A smooth interface can not only construct complex hierarchical abstraction, but also construct asynchronous abstraction. In the callback-based asynchronous mode, the synchronization and nesting of multiple asynchronous calls are difficult to use. Sometimes a slightly complicated call and synchronization relationship will cause the code to be full of complicated synchronization checks and layer-by-layer callbacks, which is hard to understand and maintain. This problem is essentially the same as the preceding HTML example because most common languages do not regard Asynchronization as the basic element/semantics, and many asynchronous implementation modes compromise the language. To solve this problem, I wrote an asynchronous DSL Based on smooth interfaces using JavaScript. The sample code is as follows:

//Javascript$.begin()    .async(newTask('task1'), 'task1')    .async(newTask('task2'), 'task2')    .async(newTask('task3'), 'task3').when()    .each_done(function(name, result) { console.log(name + ': ' + result);})    .all_done(function(){ console.log('good, all completed'); })    .timeout(        function(){             console.log('timeout!!');            $.begin()                .async(newTask('task4'), 'task4')            .when()                .each_done(function(name, result) {                    console.log(name + ': ' + result); })            .end();            }        , 3000).end();
The above code is just a javascript statement, but from another perspective it is like a DSL program that describes asynchronous calls.
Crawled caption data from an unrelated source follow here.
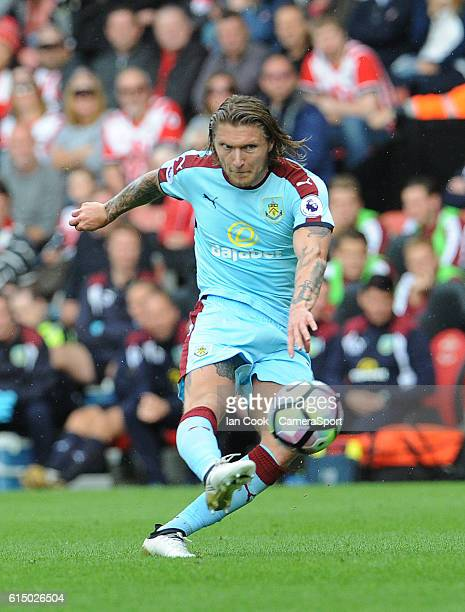 Burnley's Jeff Hendrick has a shot at goal during the Premier League match between Southampton and Burnley at St Mary's Stadium on October 16 2016 in...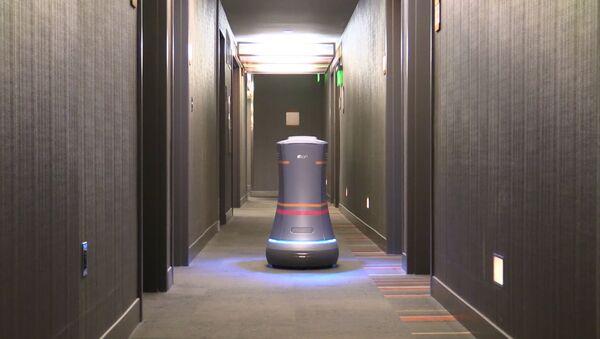 Робот-дворецкий разносит воду по номерам в отеле Сан-Франциско - Sputnik Беларусь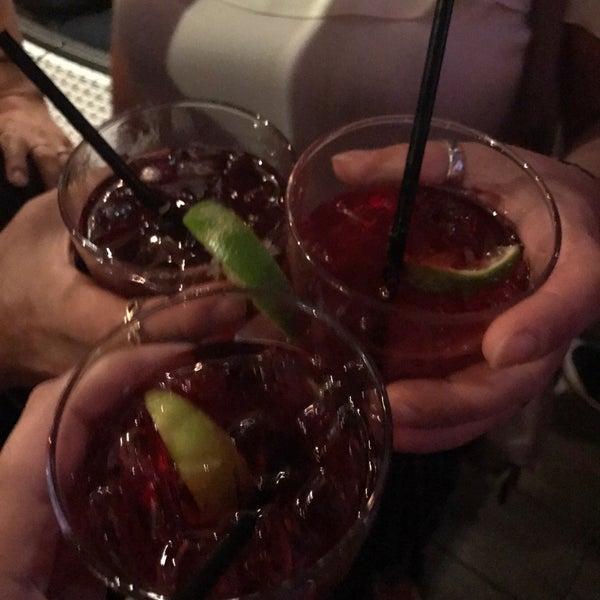 Foto scattata a Bourbon Street Restaurant and Catering da Cigdem S. il 8/20/2017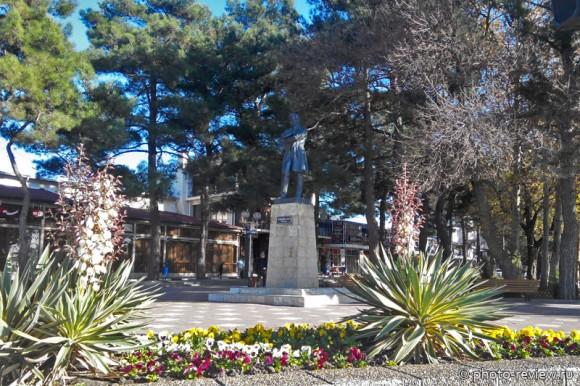 памятник М. Ю.Лермонтову в Геленджике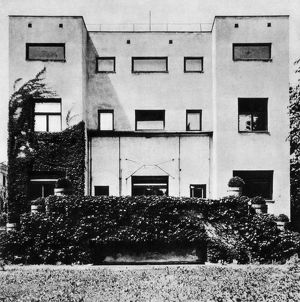 ADOLF LOOS: STEINER HOUSE. The Steiner House in Vienna, Austria, designed by Adolf Loos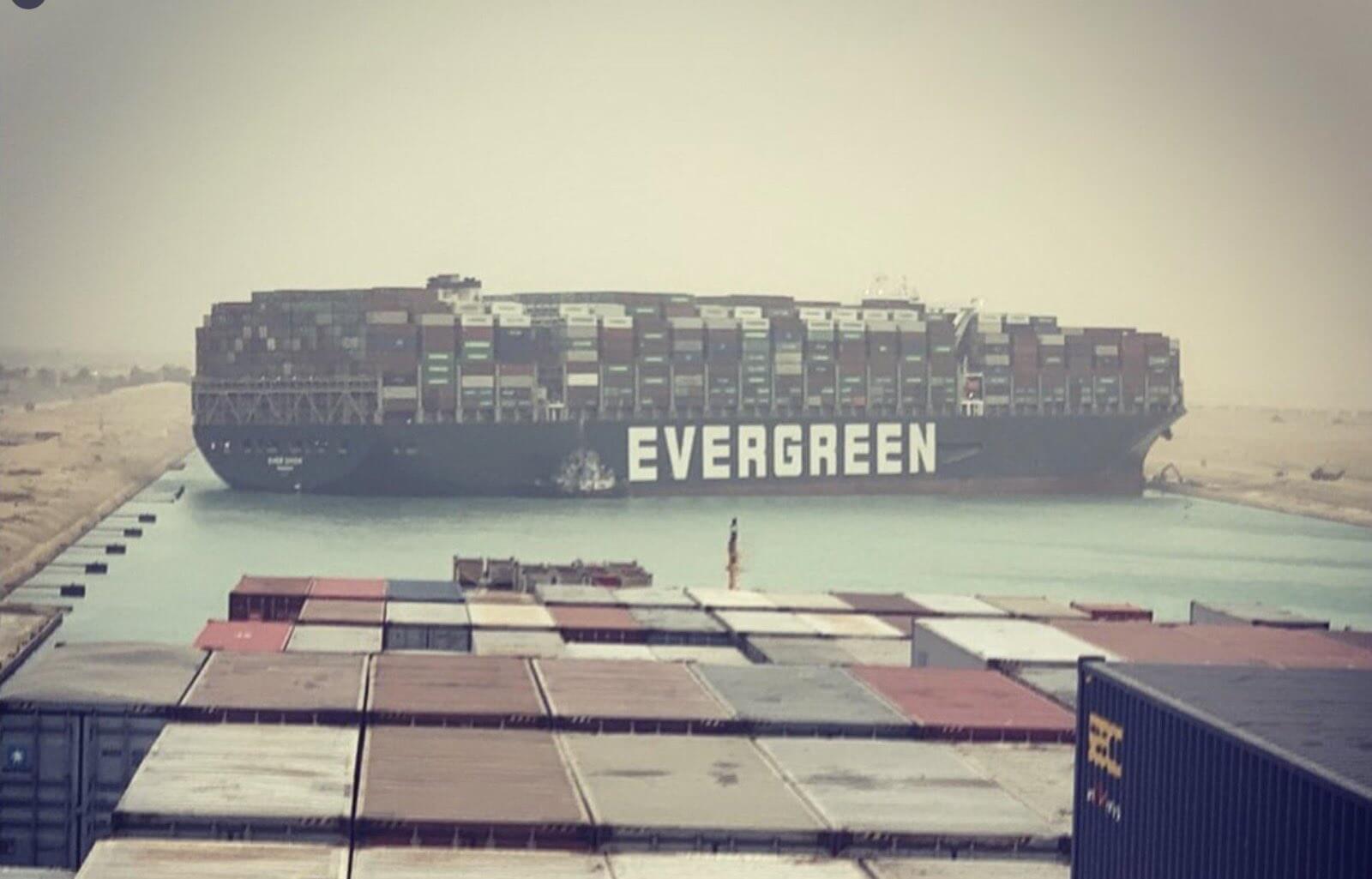 Γιγαντιαίο πλοίο κόλλησε στη διώρυγα του Σουέζ - Γίνονται προσπάθειες αποκόλλησης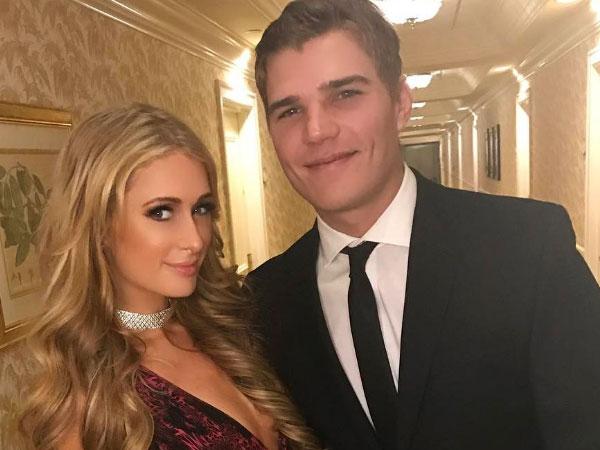 Pamer Kemesraan dengan Seorang Pria, Inikah Pacar Baru Paris Hilton?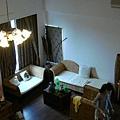 從樓上往下看客廳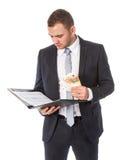 Geschäftsmann mit Geld liest etwas Papiere stockbild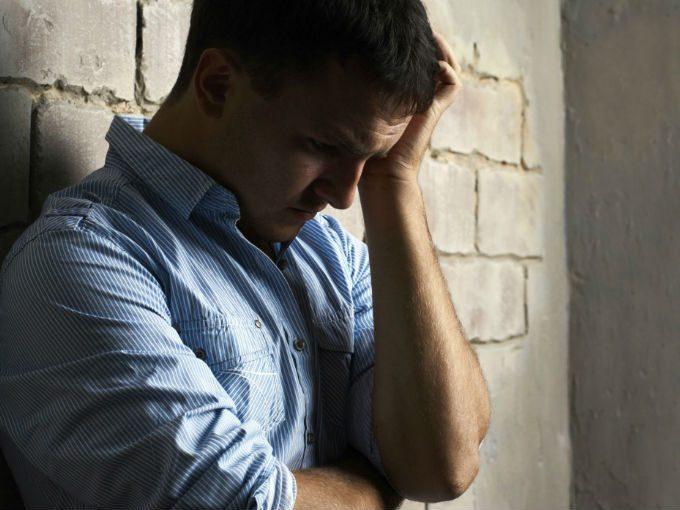 Causas más comunes que deprimen a los hombres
It defines the syntax structure of whin when end through a smooth interface, followed by the Code for starting asynchronous calls, and the Code for processing asynchronous results after when. You can select each_done, all_done, one or more timeout types. The whin when end structure can be nested. For example, the above Code contains another begin when end structure in the timeout Processing Branch. Through this DSL, we can better express the synchronization and nesting relationships of asynchronous calls than callback-based methods.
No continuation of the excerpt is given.